■ What you will do: Set out the text lines of every record below as a Markdown table with the columns Row and Text, numbering each line and skipping any blank lines. Leave the pictures out of your answer.

■ Records for the exercise:
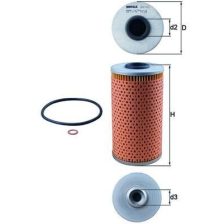 Oil Filter MAHLE OX103D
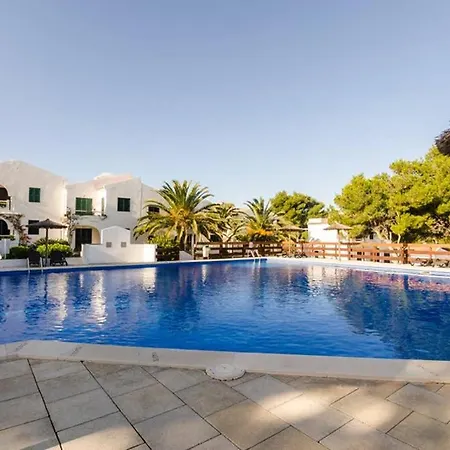 Happy Menorca Duplex ,piscina,aire Acondicionado,wiffi شقة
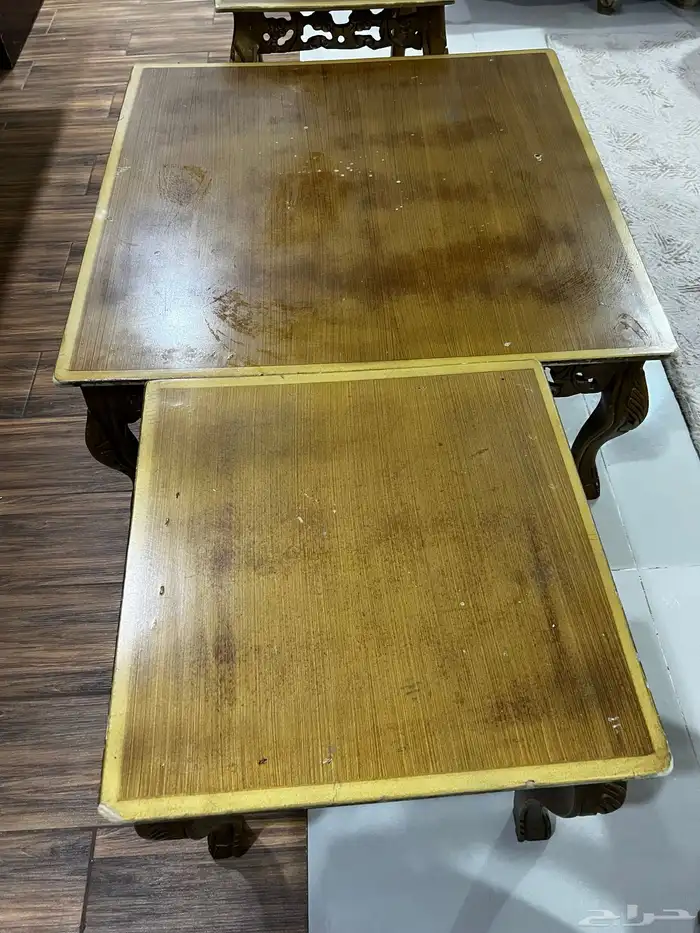 طاولات خدمه خشب 0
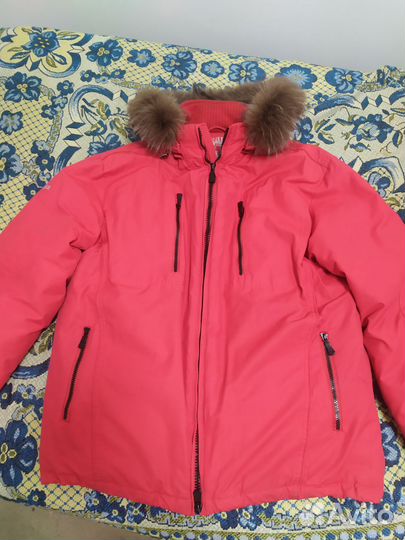 Мужская зимняя куртка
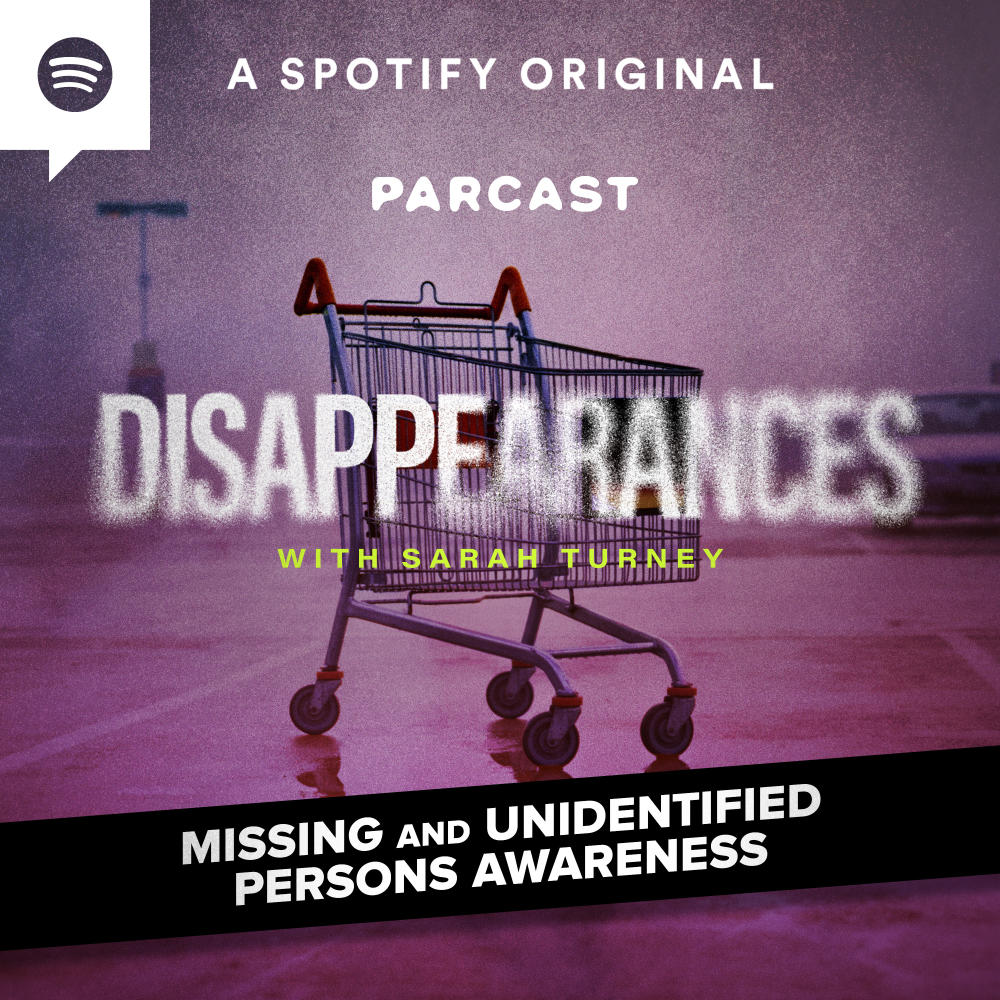 Disappearances special cover art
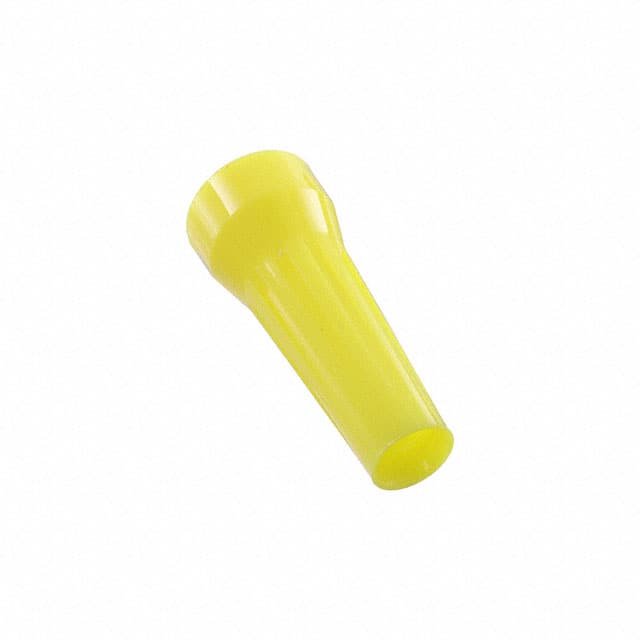 GMA.2B.060.DJ CONN STRAIN RELIEF YELLOW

■ Exercise result:
| Row | Text |
|---|---|
| 1 |  Oil Filter MAHLE OX103D |
| 2 |  Happy Menorca Duplex ,piscina,aire Acondicionado,wiffi شقة |
| 3 |  طاولات خدمه خشب 0 |
| 4 |  Мужская зимняя куртка |
| 5 |  Disappearances special cover art |
| 6 |  GMA.2B.060.DJ CONN STRAIN RELIEF YELLOW |